* Reading passage:
______________________________

This concludes the overview of the proof of Theorem 2. We note that the running time of this $(1+\varepsilon,1)$ -approximation algorithm is of the form $h(k,d)\cdot|\mathcal{I}|^{\mathcal{O}(1/\varepsilon)}$ , in contrast to the $(1,1-\varepsilon)$ -approximation of Theorem 1, which runs in time $f(k,d,\varepsilon)\cdot|\mathcal{I}|^{\mathcal{O}(1)}$ . A natural question is whether the dependence on $\varepsilon$ in Theorem 2 can be improved, i.e., whether one can achieve a running time of the form $h(k,d,\varepsilon)\cdot|\mathcal{I}|^{\mathcal{O}(1)}$ . In analogy with PTAS versus EPTAS, this corresponds to improving from a PAS to an EPAS ²²2EPAS stands for Efficient Parameterized Approximation Scheme, i.e., a $(1\pm\varepsilon)$ -approximation in time $f(\kappa,\varepsilon)\cdot|I|^{\mathcal{O}(1)}$ for some parameter $\kappa$ . PAS stands for Parameterized Approximation Scheme, where the running time can be $f(\kappa,\varepsilon)\cdot|I|^{g(\varepsilon)}$ ..

However, obtaining such an improvement would be unlikely due to the following simple reason. Indeed, suppose for any $\varepsilon>0$ we could compute a connected solution of size at most $(1+\varepsilon)k$ that covers at least $t$ blue vertices. Setting $\varepsilon\leftarrow\frac{1}{2k}$ would then yield a solution of size at most $k+\frac{1}{2}$ , which must in fact be of size at most $k$ . This would give an exact FPT algorithm for PartialConRBDS parameterized by $k$ and $d$ ; however the problem is W[1]-hard when parameterized by $k$ even when $d=2$ (cf. Partial Vertex Cover). Thus, Theorem 2 achieves, in a precise sense, the best possible form of approximation scheme, apart from potential improvements to the ${\sf FPT}$ factor of the running time.

3 Preliminaries

Let $[n]$ be the set of integers $\{1,\ldots,n\}$ . For a graph $G$ , we denote the set of vertices of $G$ by $V(G)$ and the set of edges by $E(G)$ . For a directed graph $D$ , we denote the set of vertices of $D$ by $V(D)$ and the set of edges by $A(D)$ . We denote an edge of an undirected graph by $u v$ and an arc of a directed graph by $(u,v)$ . For a subset $X$ of vertices $X\subseteq V(G)$ , we use the notation $G-X$ to mean the graph $G[V(G)\setminus X]$ . For a vertex subset $S\subseteq V(G)$ , $G[S]$ denotes the subgraph of $G$ induced on $S$ , i.e., $V(G[S])=S,\nobreak\ E(G[S])=\{uv:u,v\in S,uv\in E(G)\}$ . For a graph $G$ and a vertex $v\in V(G)$ , we define open neighborhood of a vertex as $N_{G}(v)\coloneqq\left\{u\mid uv\in E(G)\right\}$ and closed neighborhood of a vertex as $N_{G}[v]\coloneqq N_{G}(v)\cup\{v\}$ . Further for a set $X\subseteq V(G)$ , open neighborhood of $X$ is defined as $N_{G}(X)\coloneqq\left(\bigcup\limits_{x\in X}N_{G}(x)\right)\setminus X$ and closed neighborhood of $X$ is defined as $N_{G}[X]\coloneqq N_{G}(X)\cup X$ . We use standard terminology from the book of Diestel [12] for those graph-related terms that are not explicitly defined here. We refer to [9] for an introduction to the area of parameterized complexity and related terminology.

______________________________

* To do:
- a) Decide whether each statement agrees with the passage on approximation schemes, answering yes or no and quoting the words that settle it: (i) graph terms left undefined follow the book of Diestel; (ii) the authors expect an improvement from a PAS to an EPAS to be easy to obtain; (iii) reference [12] is given as the introduction to parameterized complexity.
- b) Write the next part of the passage on approximation schemes, picking up after its final sentence.
The material further down the page is not needed.

* Provided material:
______________________________

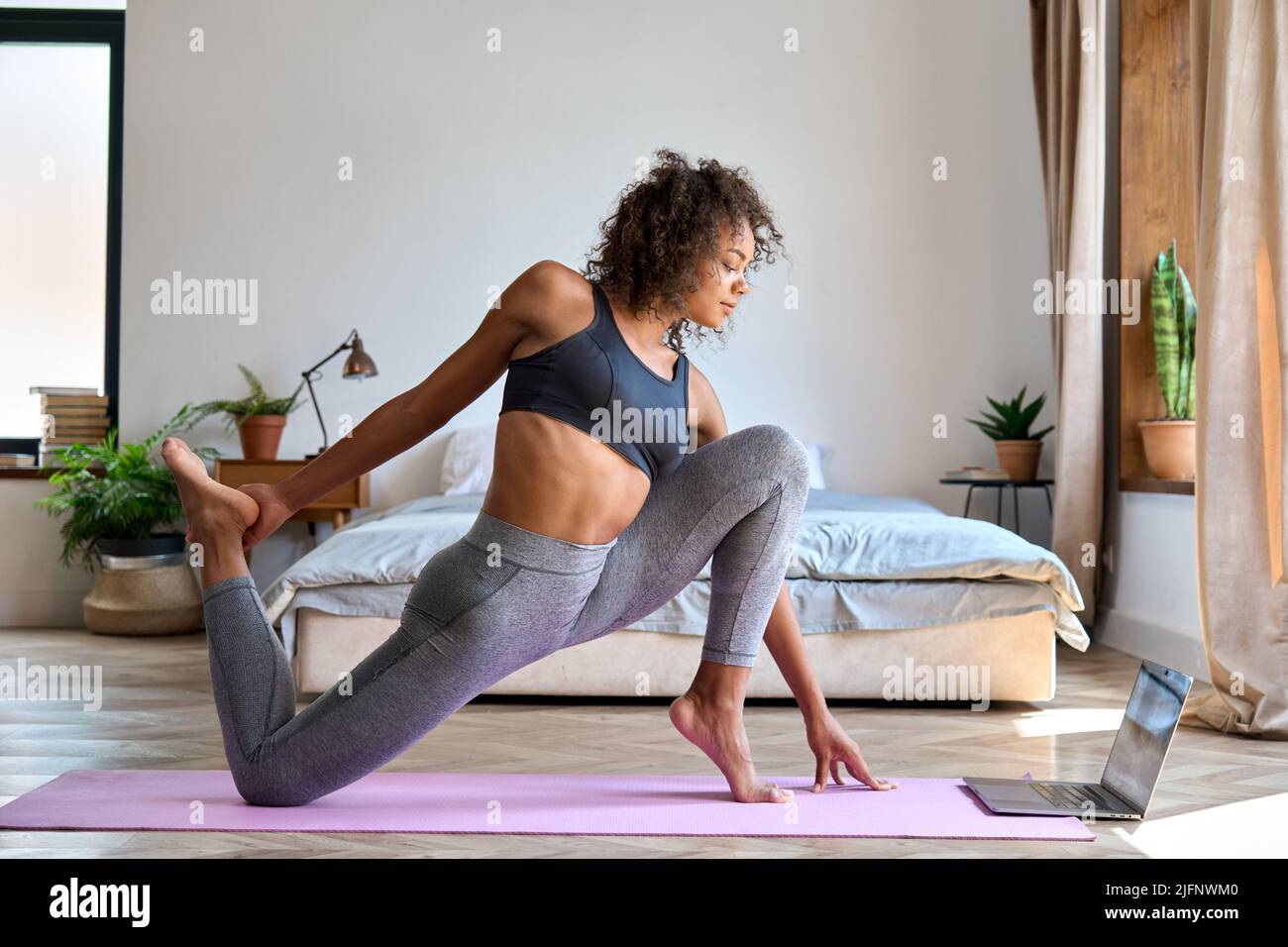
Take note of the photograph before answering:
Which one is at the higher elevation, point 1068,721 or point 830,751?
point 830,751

______________________________

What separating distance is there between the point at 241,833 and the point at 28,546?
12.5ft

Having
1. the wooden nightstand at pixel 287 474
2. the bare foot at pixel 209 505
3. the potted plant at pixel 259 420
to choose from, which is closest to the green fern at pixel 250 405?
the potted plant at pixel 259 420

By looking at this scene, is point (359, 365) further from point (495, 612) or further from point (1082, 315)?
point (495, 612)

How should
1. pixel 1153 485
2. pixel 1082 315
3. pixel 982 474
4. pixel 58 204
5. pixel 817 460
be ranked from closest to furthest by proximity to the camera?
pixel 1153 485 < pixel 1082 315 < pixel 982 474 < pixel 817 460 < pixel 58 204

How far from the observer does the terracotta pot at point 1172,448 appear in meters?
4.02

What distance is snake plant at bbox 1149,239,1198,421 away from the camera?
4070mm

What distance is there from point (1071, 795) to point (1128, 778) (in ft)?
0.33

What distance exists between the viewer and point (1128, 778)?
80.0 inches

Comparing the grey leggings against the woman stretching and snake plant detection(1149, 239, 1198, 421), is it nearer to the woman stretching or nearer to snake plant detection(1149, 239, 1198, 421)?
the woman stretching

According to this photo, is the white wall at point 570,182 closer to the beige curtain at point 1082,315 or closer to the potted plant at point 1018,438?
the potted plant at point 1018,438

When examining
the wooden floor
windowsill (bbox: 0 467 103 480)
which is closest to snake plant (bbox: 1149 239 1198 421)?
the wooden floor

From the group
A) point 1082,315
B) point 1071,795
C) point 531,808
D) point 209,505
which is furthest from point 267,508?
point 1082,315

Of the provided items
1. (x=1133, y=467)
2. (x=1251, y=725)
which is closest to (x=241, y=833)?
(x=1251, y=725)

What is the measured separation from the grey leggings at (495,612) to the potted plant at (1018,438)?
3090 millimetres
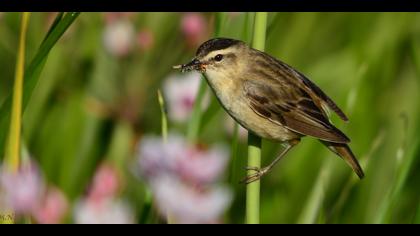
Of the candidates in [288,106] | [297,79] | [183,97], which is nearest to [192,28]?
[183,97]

______________________________

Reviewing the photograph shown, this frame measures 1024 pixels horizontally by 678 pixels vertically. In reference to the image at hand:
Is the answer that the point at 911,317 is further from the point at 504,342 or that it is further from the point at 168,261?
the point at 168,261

______________________________

* Responses by task:
- a)
(i) Yes: "We use standard terminology from the book of Diestel [12] for those graph-related terms that are not explicitly defined here."
(ii) No: "However, obtaining such an improvement would be unlikely due to the following simple reason."
(iii) No: "We refer to [9] for an introduction to the area of parameterized complexity and related terminology."

- b)
4 FPT for PARTIALCONRBDS parameterized by $𝒕$

In this section we design an algorithm for PartialConRBDS, parameterized by $t$ . The result is obtained by giving an FPT reduction to Relaxed Directed Steiner Out-Tree problem. A directed out-tree (or arborescence) is a digraph whose underlying undirected graph is a tree and that has a unique root $r$ such that every arc is directed away from $r$ . Equivalently, the root $r$ has in-degree $0$ and every other vertex has in-degree exactly $1$ . The problem Relaxed Directed Steiner Out-Tree is defined as follows:

Relaxed Directed Steiner Out-Tree (RDSOT)

Input: A directed graph $D=(V,A)$ , a set of terminals $T\subseteq V$ , an integer $p$ .

Question: Is there a directed out-tree $D^{\prime}\subseteq D$ with $|V(D^{\prime})|\leq p$ and $T\subseteq V(D^{\prime})$ ?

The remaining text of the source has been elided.